Sylvie Berggren
L'étoffe d'une créatrice 
Cela a sûrement commencé là, pas plus grande que trois mangues, sur un souk africain. Dans le frôlement des boubous chamarés, quand à hauteur, d'enfant le regard ne croise que l'étoffe qui habille les corps. Puis le pas de la mère qui marque la pause devant un étal de cotonnades. Et la petite main de Sylvie Berggren qui peut enfin s'aventurer dans ces montagnes et canyons de doudous empilés pelle-melle ou savamment pliés par strates de couleurs.
Après sa naissance aux Antilles et cette petite enfance en Afrique, les voyages familiaux vont continuer.

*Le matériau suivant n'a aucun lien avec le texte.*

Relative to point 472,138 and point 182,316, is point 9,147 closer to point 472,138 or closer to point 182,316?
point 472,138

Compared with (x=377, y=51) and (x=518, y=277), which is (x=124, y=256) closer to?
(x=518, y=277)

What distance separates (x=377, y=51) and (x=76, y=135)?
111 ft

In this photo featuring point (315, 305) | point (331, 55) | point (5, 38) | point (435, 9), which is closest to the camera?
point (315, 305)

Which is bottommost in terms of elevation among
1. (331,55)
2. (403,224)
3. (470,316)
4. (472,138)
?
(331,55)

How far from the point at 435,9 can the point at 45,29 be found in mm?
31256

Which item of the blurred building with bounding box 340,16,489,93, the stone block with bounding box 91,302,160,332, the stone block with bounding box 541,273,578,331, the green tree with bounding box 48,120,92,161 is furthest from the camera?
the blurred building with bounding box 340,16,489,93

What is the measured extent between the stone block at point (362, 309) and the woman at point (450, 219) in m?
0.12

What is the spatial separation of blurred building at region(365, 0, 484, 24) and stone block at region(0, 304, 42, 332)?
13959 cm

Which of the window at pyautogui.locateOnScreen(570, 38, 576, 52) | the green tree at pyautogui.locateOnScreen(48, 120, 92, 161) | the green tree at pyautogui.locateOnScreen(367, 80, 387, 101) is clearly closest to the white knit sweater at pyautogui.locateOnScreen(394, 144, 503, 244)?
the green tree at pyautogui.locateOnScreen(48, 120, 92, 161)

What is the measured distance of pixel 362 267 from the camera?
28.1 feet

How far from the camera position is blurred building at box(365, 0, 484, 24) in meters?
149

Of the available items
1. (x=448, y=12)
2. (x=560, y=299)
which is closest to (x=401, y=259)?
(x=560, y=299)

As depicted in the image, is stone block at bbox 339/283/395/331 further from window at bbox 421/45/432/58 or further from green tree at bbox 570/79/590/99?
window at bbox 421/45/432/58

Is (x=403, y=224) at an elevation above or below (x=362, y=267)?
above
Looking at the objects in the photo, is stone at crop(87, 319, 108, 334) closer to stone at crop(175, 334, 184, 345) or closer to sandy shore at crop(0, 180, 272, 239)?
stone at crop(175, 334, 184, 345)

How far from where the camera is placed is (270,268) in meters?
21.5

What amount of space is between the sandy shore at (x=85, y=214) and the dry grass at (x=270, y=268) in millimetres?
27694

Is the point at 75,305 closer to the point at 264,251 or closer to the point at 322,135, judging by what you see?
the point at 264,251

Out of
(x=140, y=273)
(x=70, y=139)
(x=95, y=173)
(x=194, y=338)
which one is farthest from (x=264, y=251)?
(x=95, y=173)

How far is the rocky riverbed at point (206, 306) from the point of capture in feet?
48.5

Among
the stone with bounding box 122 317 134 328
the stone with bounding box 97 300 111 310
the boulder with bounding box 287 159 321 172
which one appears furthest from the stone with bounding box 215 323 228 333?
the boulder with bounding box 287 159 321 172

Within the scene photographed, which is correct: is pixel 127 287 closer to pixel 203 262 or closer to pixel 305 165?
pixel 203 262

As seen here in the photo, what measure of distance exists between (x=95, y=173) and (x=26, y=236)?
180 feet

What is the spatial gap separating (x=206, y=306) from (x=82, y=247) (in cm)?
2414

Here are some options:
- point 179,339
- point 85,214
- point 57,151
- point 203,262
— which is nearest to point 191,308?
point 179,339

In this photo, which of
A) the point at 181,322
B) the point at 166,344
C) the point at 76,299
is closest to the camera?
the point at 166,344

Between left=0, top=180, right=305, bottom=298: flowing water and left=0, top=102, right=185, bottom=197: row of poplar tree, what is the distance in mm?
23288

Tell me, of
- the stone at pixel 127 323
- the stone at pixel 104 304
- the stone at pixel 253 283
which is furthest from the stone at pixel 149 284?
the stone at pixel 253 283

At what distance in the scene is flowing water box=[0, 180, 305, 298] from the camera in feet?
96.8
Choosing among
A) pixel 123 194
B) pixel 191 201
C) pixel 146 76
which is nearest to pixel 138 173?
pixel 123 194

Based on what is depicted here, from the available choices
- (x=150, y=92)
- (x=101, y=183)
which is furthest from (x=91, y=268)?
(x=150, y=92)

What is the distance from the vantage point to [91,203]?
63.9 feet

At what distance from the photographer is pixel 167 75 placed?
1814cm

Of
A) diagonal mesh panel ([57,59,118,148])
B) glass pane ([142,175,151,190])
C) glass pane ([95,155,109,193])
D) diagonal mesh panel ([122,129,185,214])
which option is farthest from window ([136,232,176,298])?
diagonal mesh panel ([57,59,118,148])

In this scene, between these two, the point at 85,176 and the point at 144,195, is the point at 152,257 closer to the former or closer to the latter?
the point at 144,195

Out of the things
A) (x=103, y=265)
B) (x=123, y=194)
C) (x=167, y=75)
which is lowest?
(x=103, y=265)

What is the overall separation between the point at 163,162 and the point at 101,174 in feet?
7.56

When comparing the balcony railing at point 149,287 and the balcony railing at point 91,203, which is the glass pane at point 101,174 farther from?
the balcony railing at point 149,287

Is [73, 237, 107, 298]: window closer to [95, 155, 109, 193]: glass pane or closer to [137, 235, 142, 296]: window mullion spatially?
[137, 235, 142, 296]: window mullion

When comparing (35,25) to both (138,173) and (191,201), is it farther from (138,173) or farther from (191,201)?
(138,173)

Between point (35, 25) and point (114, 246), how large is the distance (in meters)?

A chaque nouveau pays où le clan se pose, la malle de tissus maternelle se remplit un peu plus. Sylvie l'ouvre souvent, avec chaque fois la sensation d'y faire un voyage. Elle partira dans la vie, remplie de ça. Passionnée des arts primitifs autant que singuliers. Fascinée par la beauté de l'artisanat qui entoure les peuples les plus démunis, la façon qu'ils ont de rendre beau le moindre objet du quotidien. Et de faire du plus modeste tissu façonné, une "parure"à leur dénuement.
C'est avec la pierre et le bois qu'elle ordonne ses premiers volumes en débutant un formation d'archi d'intérieur à l'institut St Luc de Tournais (Belgique). Mais la pulsion originelle continue de frapper à la porte. Fort... Adieu lignes de béton donc et cap sur le cursus "création textile" des Arts Appliqués à Lyon. Y suivra un travail de styliste avec le crayon puis un déménagement à Paris et un poste dans un atelier de tissus destinés aux costumes de théatre et d'opéra, ainsi qu'à des intérieurs de particuliers.
Aujourd'hui, Sylvie Berggren oeuvre en solo selon son coeur dans un coin de campagne aixoise. Une grande fenêtre arrose de lumière les cales du porte-avion créatif où elle accumule autant de fils aux multiples couleurs que de matières irrésistibles au contact. Sa sensibilité la conduit à utiliser des fibres naturelles, laine, lin ou coton. Ces matériaux sont essentiellement ramenés de Scandinavie mais la racine primitive reste intacte. C'est le toucher qui déclenche la réalisation. Et aucune pièce ou série ne ressemble à une autre. Chacune est une aventure unique. Scratchs, lavabilité ou autre astuce domestique, aidant à la vivre au quotidien.